How First Choice Could Shape the Fight for Life
A strong ruling in favor of the pro-life pregnancy centers in this case could have a massive impact across the nation, including here in California! Depending on the breadth of the ruling, a favorable outcome would:
1. Protect Pregnancy Centers Before Harm Occurs
It would ensure ministries have access to federal courts before they are forced to turn over donor lists, internal files, or private counseling materials. “The Constitution protects First Choice and its donors from demands by a hostile state official to disclose donor identities and contact information, and First Choice is entitled to vindicate those rights in federal court,” said ADF Senior Counsel Erin Hawley, vice president of the ADF Center for Life and Regulatory Practice.
2. Safeguard Donor Privacy
Donors to pro-life organizations have increasingly faced harassment, doxing, and employment threats. The Supreme Court reaffirmed the importance of donor anonymity in 2021 (Americans for Prosperity Foundation v. Bonta), with Chief Justice John Roberts writing that California cast “a dragnet for sensitive donor information” without demonstrating narrow tailoring. A ruling for First Choice would extend that protection to PRCs facing hostile investigations.
3. Strengthen CFC’s Fight Against Anti-Life Hostility in California
CFC has spent years countering aggressive state policies designed to shame or silence pro-life ministries. This ruling could decisively limit officials’ ability to target centers through administrative harassment rather than overt speech mandates. As CFC President Jonathan Keller has said, “Pregnancy centers are not the problem. They are the solution. They embody the love of Christ, offering real help to women and families that abortion clinics never will.”
4. Reassure Churches and Volunteers
Hundreds of California churches partner with PRCs. Volunteers (many of them retirees, pastors, and young adults) should never fear that their names could be demanded by political actors simply because they serve women in crisis pregnancies. As New York Families Foundation observed in discussing similar harassment by New York Attorney General Letitia James, such investigations create a “legal bind: comply and potentially violate principles and donor privacy, or resist and risk penalties.”

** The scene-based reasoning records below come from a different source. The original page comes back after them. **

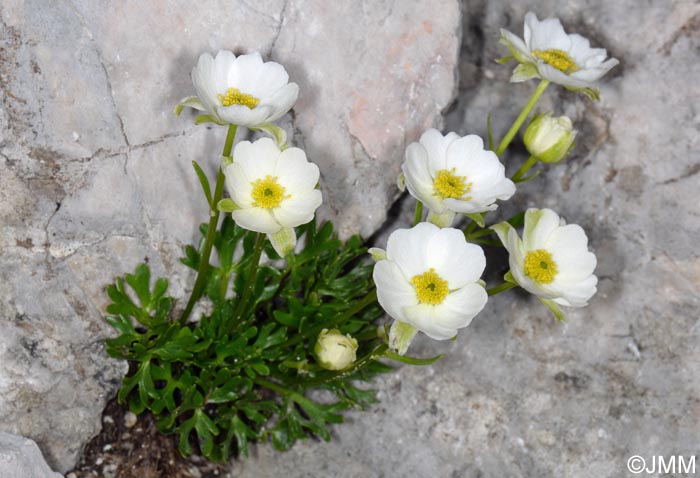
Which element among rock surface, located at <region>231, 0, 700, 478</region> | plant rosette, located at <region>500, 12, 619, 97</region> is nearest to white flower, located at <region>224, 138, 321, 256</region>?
plant rosette, located at <region>500, 12, 619, 97</region>

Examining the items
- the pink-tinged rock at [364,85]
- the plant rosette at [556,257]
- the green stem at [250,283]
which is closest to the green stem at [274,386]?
the green stem at [250,283]

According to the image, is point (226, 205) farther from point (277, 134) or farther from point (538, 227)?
point (538, 227)

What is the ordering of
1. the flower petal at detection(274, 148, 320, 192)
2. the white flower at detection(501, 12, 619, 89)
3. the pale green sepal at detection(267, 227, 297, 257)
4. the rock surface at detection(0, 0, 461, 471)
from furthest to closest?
the white flower at detection(501, 12, 619, 89), the rock surface at detection(0, 0, 461, 471), the flower petal at detection(274, 148, 320, 192), the pale green sepal at detection(267, 227, 297, 257)

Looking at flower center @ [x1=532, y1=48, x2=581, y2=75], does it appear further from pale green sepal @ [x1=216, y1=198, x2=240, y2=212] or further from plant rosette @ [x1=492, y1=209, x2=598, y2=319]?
pale green sepal @ [x1=216, y1=198, x2=240, y2=212]

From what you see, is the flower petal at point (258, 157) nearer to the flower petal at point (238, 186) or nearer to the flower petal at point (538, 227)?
the flower petal at point (238, 186)

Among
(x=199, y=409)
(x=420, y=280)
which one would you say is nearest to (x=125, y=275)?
(x=199, y=409)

5. Strengthen the National Pro-Life Infrastructure
Former U.S. Senator Rick Santorum (R-PA) recently emphasized the importance of this case in National Review, arguing that pro-life organizations are increasingly targeted not due to misconduct but because of their beliefs. He highlights a pattern of political pressure and regulatory scrutiny directed at life-affirming pregnancy centers.
Christian Broadcasting Network recently featured PRCs as providing essential services, while noting the coordinated campaign of harassment from Democratic officials. “The government can’t harass those who support pro-life ministries just because it disagrees with their message and their mission,” First Choice Executive Director Aimee Huber told CBN.
If the Court reinforces these protections, pregnancy centers nationwide will be better equipped to serve women with courage, clarity, and compassion, continuing their proven track record of providing life-affirming alternatives that respect both mother and child.